We (C, C++, and LLVM) are generally moving towards supporting FP as a first-class thing with all atomic operations †, including cmpxchg. It’s indeed *usually* specified as a bitwise comparison, not a floating-point one, although IIRC AMD has an FP cmpxchg.

We do, but this should arguably be a different instruction because it
behaves differently from bitwise compare.

I wholeheartedly agree to separating them :slight_smile:

We don't really FP cmpxchg in hardware to implement it, do we? It can be
lowered as load, FP compare, if not equal cmpxchg load?

Joerg

> We (C, C++, and LLVM) are generally moving towards supporting FP as a
> first-class thing with all atomic operations †, including cmpxchg. It’s
> indeed *usually* specified as a bitwise comparison, not a floating-point
> one, although IIRC AMD has an FP cmpxchg. Similarly, some of the
> operations are allowed to have separate FP state (say, atomic add won’t
> necessarily affect the scalar FP execution’s exception state, might
> have a different rounding mode, etc).

We don't really FP cmpxchg in hardware to implement it, do we? It can be
lowered as load, FP compare, if not equal cmpxchg load?

Two points here:

1. Hardware with native fcmpxchg already exists.
2. It's incorrect even if I replace your "if not equal" by "if equal"
(which I assume is what you meant).

On the latter, assume your float in memory is initially -0.0, thread 1
does cmpxchg(-0.0, +0.0) and thread 2 does fcmpxchg(+0.0, 1.0). The
memory location is guaranteed to be 1.0 after both threads have run,
but this is no longer true with your replacement, because the
following ordering of operations is possible:

- Thread 2 loads -0.0, compares to +0.0 => comparison is equal
- Thread 1 does cmpxchg, memory value is now changed to +0.0
- Thread 2 does cmpxchg(-0.0, 1.0) now, testing whether the memory
location is unchanged --> this fails, so the memory location stays
+0.0

Cheers,
Nicolai

Right, I agree. I think this argues for this being a separate ‘fcmpxchg’ instruction, because the condition code is different.

-Chris

Thread 2 does the cmpxchg with the loaded value, not the value it is
tested for. So thread 2 would be using +0.0 as well.

Joerg

> > > We (C, C++, and LLVM) are generally moving towards supporting FP as a
> > > first-class thing with all atomic operations †, including cmpxchg. It’s
> > > indeed *usually* specified as a bitwise comparison, not a floating-point
> > > one, although IIRC AMD has an FP cmpxchg. Similarly, some of the
> > > operations are allowed to have separate FP state (say, atomic add won’t
> > > necessarily affect the scalar FP execution’s exception state, might
> > > have a different rounding mode, etc).

Work to do:
a) In the thread on floating-point cmpxchg, which company is recalled as having an FP cmpxchg?
b) Continue the thread on floating-point cmpxchg from its final quoted lines.

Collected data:
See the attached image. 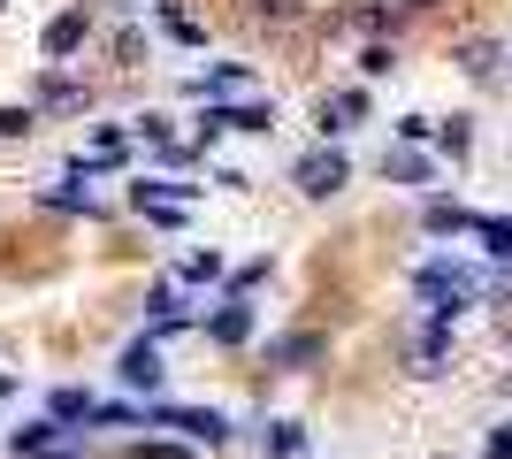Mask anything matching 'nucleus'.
I'll list each match as a JSON object with an SVG mask.
<instances>
[{
    "label": "nucleus",
    "mask_w": 512,
    "mask_h": 459,
    "mask_svg": "<svg viewBox=\"0 0 512 459\" xmlns=\"http://www.w3.org/2000/svg\"><path fill=\"white\" fill-rule=\"evenodd\" d=\"M299 192H306V199L344 192V153H306V161H299Z\"/></svg>",
    "instance_id": "1"
},
{
    "label": "nucleus",
    "mask_w": 512,
    "mask_h": 459,
    "mask_svg": "<svg viewBox=\"0 0 512 459\" xmlns=\"http://www.w3.org/2000/svg\"><path fill=\"white\" fill-rule=\"evenodd\" d=\"M123 383H130V391H153V383H161V360H153L146 345H130L123 352Z\"/></svg>",
    "instance_id": "2"
},
{
    "label": "nucleus",
    "mask_w": 512,
    "mask_h": 459,
    "mask_svg": "<svg viewBox=\"0 0 512 459\" xmlns=\"http://www.w3.org/2000/svg\"><path fill=\"white\" fill-rule=\"evenodd\" d=\"M360 108H367V100H360V92H337V100H321V131H344V123H360Z\"/></svg>",
    "instance_id": "3"
},
{
    "label": "nucleus",
    "mask_w": 512,
    "mask_h": 459,
    "mask_svg": "<svg viewBox=\"0 0 512 459\" xmlns=\"http://www.w3.org/2000/svg\"><path fill=\"white\" fill-rule=\"evenodd\" d=\"M245 329H253V314H245V306H222V314H214V345H245Z\"/></svg>",
    "instance_id": "4"
},
{
    "label": "nucleus",
    "mask_w": 512,
    "mask_h": 459,
    "mask_svg": "<svg viewBox=\"0 0 512 459\" xmlns=\"http://www.w3.org/2000/svg\"><path fill=\"white\" fill-rule=\"evenodd\" d=\"M77 39H85V16H54L46 23V54H69Z\"/></svg>",
    "instance_id": "5"
},
{
    "label": "nucleus",
    "mask_w": 512,
    "mask_h": 459,
    "mask_svg": "<svg viewBox=\"0 0 512 459\" xmlns=\"http://www.w3.org/2000/svg\"><path fill=\"white\" fill-rule=\"evenodd\" d=\"M383 176H398V184H421V176H428V161H421V153H390V161H383Z\"/></svg>",
    "instance_id": "6"
},
{
    "label": "nucleus",
    "mask_w": 512,
    "mask_h": 459,
    "mask_svg": "<svg viewBox=\"0 0 512 459\" xmlns=\"http://www.w3.org/2000/svg\"><path fill=\"white\" fill-rule=\"evenodd\" d=\"M54 421H92V398L85 391H54Z\"/></svg>",
    "instance_id": "7"
},
{
    "label": "nucleus",
    "mask_w": 512,
    "mask_h": 459,
    "mask_svg": "<svg viewBox=\"0 0 512 459\" xmlns=\"http://www.w3.org/2000/svg\"><path fill=\"white\" fill-rule=\"evenodd\" d=\"M46 444H54V429H46V421H23V429H16V452H46Z\"/></svg>",
    "instance_id": "8"
},
{
    "label": "nucleus",
    "mask_w": 512,
    "mask_h": 459,
    "mask_svg": "<svg viewBox=\"0 0 512 459\" xmlns=\"http://www.w3.org/2000/svg\"><path fill=\"white\" fill-rule=\"evenodd\" d=\"M39 100H46V108H69V100H77V85H69V77H46Z\"/></svg>",
    "instance_id": "9"
},
{
    "label": "nucleus",
    "mask_w": 512,
    "mask_h": 459,
    "mask_svg": "<svg viewBox=\"0 0 512 459\" xmlns=\"http://www.w3.org/2000/svg\"><path fill=\"white\" fill-rule=\"evenodd\" d=\"M130 459H192V444H130Z\"/></svg>",
    "instance_id": "10"
},
{
    "label": "nucleus",
    "mask_w": 512,
    "mask_h": 459,
    "mask_svg": "<svg viewBox=\"0 0 512 459\" xmlns=\"http://www.w3.org/2000/svg\"><path fill=\"white\" fill-rule=\"evenodd\" d=\"M314 352H321V337H283L276 360H314Z\"/></svg>",
    "instance_id": "11"
},
{
    "label": "nucleus",
    "mask_w": 512,
    "mask_h": 459,
    "mask_svg": "<svg viewBox=\"0 0 512 459\" xmlns=\"http://www.w3.org/2000/svg\"><path fill=\"white\" fill-rule=\"evenodd\" d=\"M184 276H192V284H214V276H222V261H214V253H192V261H184Z\"/></svg>",
    "instance_id": "12"
},
{
    "label": "nucleus",
    "mask_w": 512,
    "mask_h": 459,
    "mask_svg": "<svg viewBox=\"0 0 512 459\" xmlns=\"http://www.w3.org/2000/svg\"><path fill=\"white\" fill-rule=\"evenodd\" d=\"M482 459H512V429H505V437H490V452H482Z\"/></svg>",
    "instance_id": "13"
},
{
    "label": "nucleus",
    "mask_w": 512,
    "mask_h": 459,
    "mask_svg": "<svg viewBox=\"0 0 512 459\" xmlns=\"http://www.w3.org/2000/svg\"><path fill=\"white\" fill-rule=\"evenodd\" d=\"M406 8H428V0H406Z\"/></svg>",
    "instance_id": "14"
}]
</instances>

Answers by task:
a) AMD.

b)
> >
> > We don't really FP cmpxchg in hardware to implement it, do we? It can be
> > lowered as load, FP compare, if not equal cmpxchg load?
>
> Two points here:
>
> 1. Hardware with native fcmpxchg already exists.
> 2. It's incorrect even if I replace your "if not equal" by "if equal"
> (which I assume is what you meant).
>
> On the latter, assume your float in memory is initially -0.0, thread 1
> does cmpxchg(-0.0, +0.0) and thread 2 does fcmpxchg(+0.0, 1.0). The
> memory location is guaranteed to be 1.0 after both threads have run,
> but this is no longer true with your replacement, because the
> following ordering of operations is possible:
>
> - Thread 2 loads -0.0, compares to +0.0 => comparison is equal
> - Thread 1 does cmpxchg, memory value is now changed to +0.0
> - Thread 2 does cmpxchg(-0.0, 1.0) now, testing whether the memory
> location is unchanged --> this fails, so the memory location stays
> +0.0

Thread 2 does the cmpxchg with the loaded value, not the value it is
tested for. So thread 2 would be using +0.0 as well.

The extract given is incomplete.